Два ловких и опытных человека тут же надели ему наручники.

— Вагалам, — объявил инспектор Мишель, — именем закона вы арестованы!

А капитан Лорейль, вернув себе естественный голос, звук которого странно противоречил его облику толстой женщины, в свою очередь вскричал:

— Наконец! Он в наших руках!

Лже-Вагалам не шелохнулся. Он ждал, что будет дальше, и был уверен, что неизбежным продолжением станет арест Бобинетты.

Дело было явно закончено — конечно, менее успешно, чем воображал инспектор Мишель, ибо Вагалам, которого он схватил, не настоящий; но все же он захватит с собой сообщницу подлинного бандита, разоблаченную наконец Бобинетту!

Жюв был настолько убежден, что события разовьются именно таким образом, что чуть не упал, услышав, как Мишель извиняется перед молодой женщиной за причиненные ей волнения.

— Вы, конечно, не подозревали о таком соседстве, мадемуазель? — с галантной улыбкой спрашивал инспектор. — Вы, несомненно, избежали большой беды, потому что этот бандит — я убежден в этом — покушался на вашу жизнь. Но… — он победным жестом указал на Вагалама, — теперь преступник уже не сбежит!

Инспектор Мишель сделал знак. Его товарищ грубо потащил Жюва из комнаты. Лже-Вагалам, не сопротивляясь, совершенно ошеломленный, думал:

«Вот так так! Но Мишель просто идиот!»

Был момент, когда полицейский думал сорвать свою фальшивую бороду, позволить себя узнать и заставить своих коллег арестовать Бобинетту. Но потом Жюв воздержался от этого.

За несколько минут до развернувшихся событий, он почувствовал, что молодая женщина усомнилась в его подлинности. Этот арест на ее глазах должен был успокоить ее и убедить, что в тюрьму увели настоящего Вагалама. А он, Жюв, выйдя из особняка де Наарбвека, сумеет объясниться со своими коллегами!

Итак, пленник, влекомый агентом сыскной полиции, спускался по лестнице. Он заметил укрывшегося в углу передней барона де Наарбовека и испуганную Вильгельмину.

Не считая удобным разоблачить себя в глазах хозяев дома, псевдо-мамаша уводила своего сына, крича во все горло:

— Ну, и лавочка! Я не хочу, чтобы ты тут оставался!.. Погоди, дитя мое, я найду тебе более спокойное место!

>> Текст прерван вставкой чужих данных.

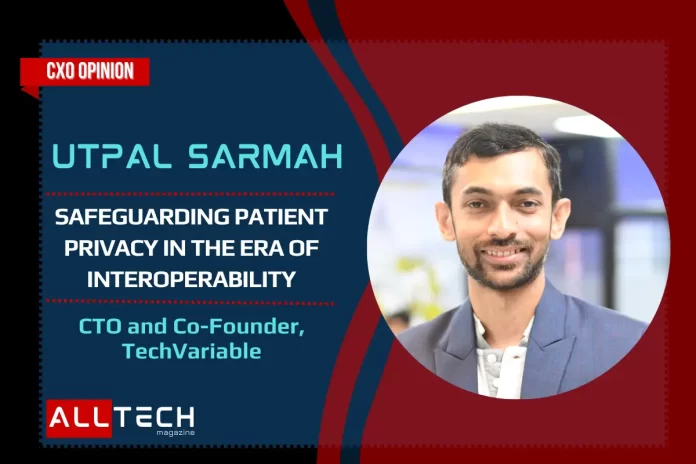 CXO OPINION

UTPAL SARMAH

SAFEGUARDING PATIENT PRIVACY IN THE ERA OF INTEROPERABILITY

CTO and Co-Founder, TechVariable

ALLTECH magazine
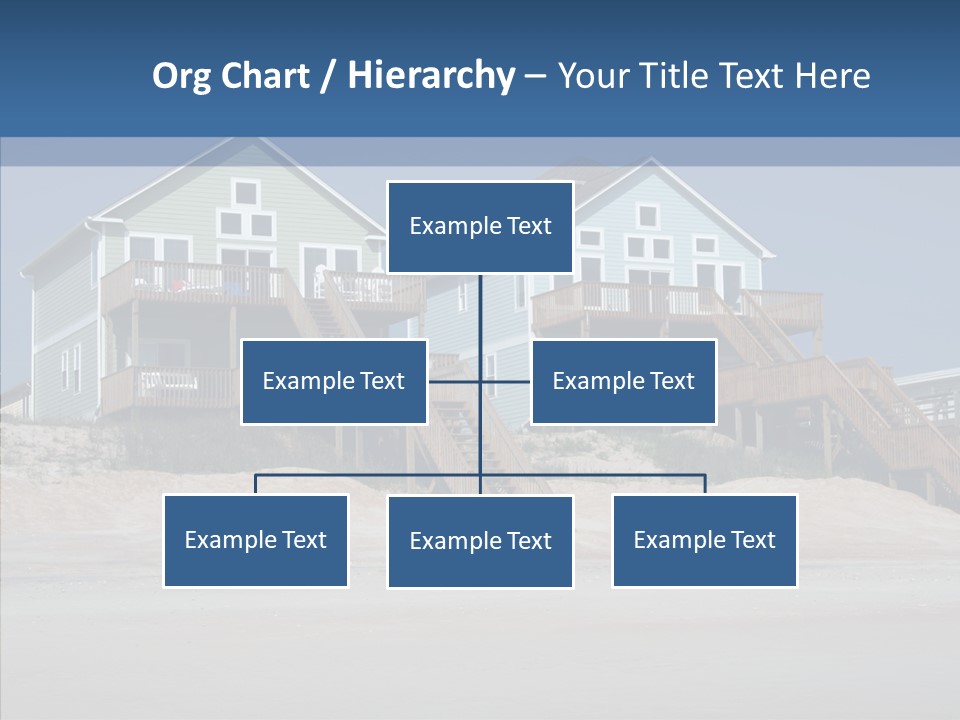 Org Chart / Hierarchy – Your Title Text Here

Example Text

Example Text

Example Text

Example Text

Example Text

Example Text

Карикатурная дама величественно и весьма достойно завернулась в свою разноцветную шаль и, проходя мимо барона де Наарбовека, бросила на него гневный взгляд.

Бобинетта, полумертвая от волнения, свалилась в кресло; мысли теснились в ее голове, но она не могла ни за одну из них ухватиться: эти странные события промелькнули так быстро, что она ничего не поняла. Однако, ей казались очевидными два факта. Первый — Вагалам арестован, а она на свободе. Второй — в ее комнате не искали знаменитый объект, украденный в арсенале, и значит, завтра она, как ей было приказано, переправит его в Дьепп в обществе капрала Винсона.

Бобинетта, склонившая голову перед бурей, теперь гордо выпрямила ее!